_Record extracts_
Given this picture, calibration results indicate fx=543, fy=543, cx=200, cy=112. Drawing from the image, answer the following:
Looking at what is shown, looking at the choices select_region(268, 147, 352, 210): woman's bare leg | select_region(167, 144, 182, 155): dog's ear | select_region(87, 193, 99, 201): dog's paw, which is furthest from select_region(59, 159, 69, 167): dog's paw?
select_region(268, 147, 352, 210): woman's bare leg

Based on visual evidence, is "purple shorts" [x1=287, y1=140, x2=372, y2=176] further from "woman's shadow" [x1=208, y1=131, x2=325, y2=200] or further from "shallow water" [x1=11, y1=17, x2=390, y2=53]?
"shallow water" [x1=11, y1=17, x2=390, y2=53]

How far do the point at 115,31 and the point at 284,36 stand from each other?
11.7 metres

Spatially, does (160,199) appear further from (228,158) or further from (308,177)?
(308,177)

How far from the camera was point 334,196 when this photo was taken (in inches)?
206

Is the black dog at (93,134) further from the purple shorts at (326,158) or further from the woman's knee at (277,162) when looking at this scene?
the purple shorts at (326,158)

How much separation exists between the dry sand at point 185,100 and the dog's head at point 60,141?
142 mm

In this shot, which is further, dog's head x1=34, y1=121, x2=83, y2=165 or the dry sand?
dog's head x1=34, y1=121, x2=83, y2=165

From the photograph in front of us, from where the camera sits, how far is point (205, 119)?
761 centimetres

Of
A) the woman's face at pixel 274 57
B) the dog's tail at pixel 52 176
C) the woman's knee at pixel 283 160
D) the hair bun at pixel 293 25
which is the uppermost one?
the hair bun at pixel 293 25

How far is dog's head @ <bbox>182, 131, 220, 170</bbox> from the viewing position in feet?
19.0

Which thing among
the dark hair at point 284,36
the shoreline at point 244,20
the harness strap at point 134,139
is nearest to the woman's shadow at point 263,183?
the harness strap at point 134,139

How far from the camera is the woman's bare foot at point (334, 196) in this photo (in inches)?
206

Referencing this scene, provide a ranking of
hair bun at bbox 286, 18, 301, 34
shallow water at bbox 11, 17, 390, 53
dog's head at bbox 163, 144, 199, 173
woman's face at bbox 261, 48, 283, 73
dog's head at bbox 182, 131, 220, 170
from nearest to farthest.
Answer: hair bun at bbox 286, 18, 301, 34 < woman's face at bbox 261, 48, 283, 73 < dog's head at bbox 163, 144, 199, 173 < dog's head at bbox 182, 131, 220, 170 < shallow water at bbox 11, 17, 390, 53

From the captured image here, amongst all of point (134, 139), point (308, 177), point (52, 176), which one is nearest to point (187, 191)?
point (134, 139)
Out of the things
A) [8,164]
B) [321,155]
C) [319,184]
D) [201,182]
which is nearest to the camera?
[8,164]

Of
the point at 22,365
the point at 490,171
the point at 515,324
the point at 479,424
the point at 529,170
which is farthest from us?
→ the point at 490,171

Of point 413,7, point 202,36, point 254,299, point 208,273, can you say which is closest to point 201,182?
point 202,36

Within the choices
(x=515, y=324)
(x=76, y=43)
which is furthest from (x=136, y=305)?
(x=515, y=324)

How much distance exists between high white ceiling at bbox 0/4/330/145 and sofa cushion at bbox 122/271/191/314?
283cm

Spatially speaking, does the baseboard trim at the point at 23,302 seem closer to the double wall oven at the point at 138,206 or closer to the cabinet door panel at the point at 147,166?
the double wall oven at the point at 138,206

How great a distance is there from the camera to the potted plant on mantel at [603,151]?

_The task_
Can you quote all of the items above word for word, leaving nothing out and changing nothing?

_Finished task_
Given this picture, calibration results indicate fx=543, fy=543, cx=200, cy=112. Drawing from the image, answer the following:
Looking at what is shown, looking at the choices select_region(268, 147, 352, 210): woman's bare leg | select_region(167, 144, 182, 155): dog's ear | select_region(87, 193, 99, 201): dog's paw, which is furthest from select_region(59, 159, 69, 167): dog's paw?
select_region(268, 147, 352, 210): woman's bare leg

Based on visual evidence, is "purple shorts" [x1=287, y1=140, x2=372, y2=176] further from "woman's shadow" [x1=208, y1=131, x2=325, y2=200] or further from "shallow water" [x1=11, y1=17, x2=390, y2=53]?
"shallow water" [x1=11, y1=17, x2=390, y2=53]

How far do the point at 115,31 and the point at 284,36 stand from each other?
11.7 metres

Spatially, does (160,199) appear further from (228,158) or further from (308,177)?
(308,177)

How far from the camera was point 334,196 when this photo was taken (in inches)?
206

Is the black dog at (93,134) further from the purple shorts at (326,158) or further from the woman's knee at (277,162) when looking at this scene?
the purple shorts at (326,158)

How much separation exists between the dry sand at point 185,100 and the dog's head at point 60,141?
142 mm

In this shot, which is further, dog's head x1=34, y1=121, x2=83, y2=165 or the dry sand?
dog's head x1=34, y1=121, x2=83, y2=165

From the photograph in front of us, from where the camera sits, how far is point (205, 119)?
761 centimetres

Of
A) the woman's face at pixel 274 57
B) the dog's tail at pixel 52 176
C) the woman's knee at pixel 283 160
D) the hair bun at pixel 293 25
which is the uppermost one?
the hair bun at pixel 293 25

How far is dog's head @ <bbox>182, 131, 220, 170</bbox> from the viewing position in feet?
19.0

Which thing among
the dark hair at point 284,36
the shoreline at point 244,20
the harness strap at point 134,139
is nearest to the woman's shadow at point 263,183?
the harness strap at point 134,139

How far from the camera is the woman's bare foot at point (334, 196) in this photo (in inches)?
206

Referencing this scene, provide a ranking of
hair bun at bbox 286, 18, 301, 34
shallow water at bbox 11, 17, 390, 53
dog's head at bbox 163, 144, 199, 173
woman's face at bbox 261, 48, 283, 73
dog's head at bbox 182, 131, 220, 170
from nearest to farthest.
Answer: hair bun at bbox 286, 18, 301, 34 < woman's face at bbox 261, 48, 283, 73 < dog's head at bbox 163, 144, 199, 173 < dog's head at bbox 182, 131, 220, 170 < shallow water at bbox 11, 17, 390, 53

From the captured image here, amongst all of point (134, 139), point (308, 177), point (52, 176), which one is nearest to point (187, 191)?
point (134, 139)
Out of the things
A) [8,164]
B) [321,155]
C) [319,184]
D) [201,182]
which is nearest to the camera?
[8,164]

Of
the point at 22,365
the point at 490,171
the point at 515,324
the point at 479,424
the point at 529,170
which is farthest from us?
→ the point at 490,171

Of point 413,7, point 202,36, point 254,299, point 208,273, can you say which is closest to point 201,182?
point 202,36

Within the choices
(x=515, y=324)
(x=76, y=43)
which is furthest from (x=136, y=305)?
(x=515, y=324)

How much distance exists between high white ceiling at bbox 0/4/330/145 and sofa cushion at bbox 122/271/191/314?
283cm

Spatially speaking, does the baseboard trim at the point at 23,302 seem closer to the double wall oven at the point at 138,206 or closer to the cabinet door panel at the point at 147,166?
the double wall oven at the point at 138,206

How great a distance is there from the camera to the potted plant on mantel at [603,151]?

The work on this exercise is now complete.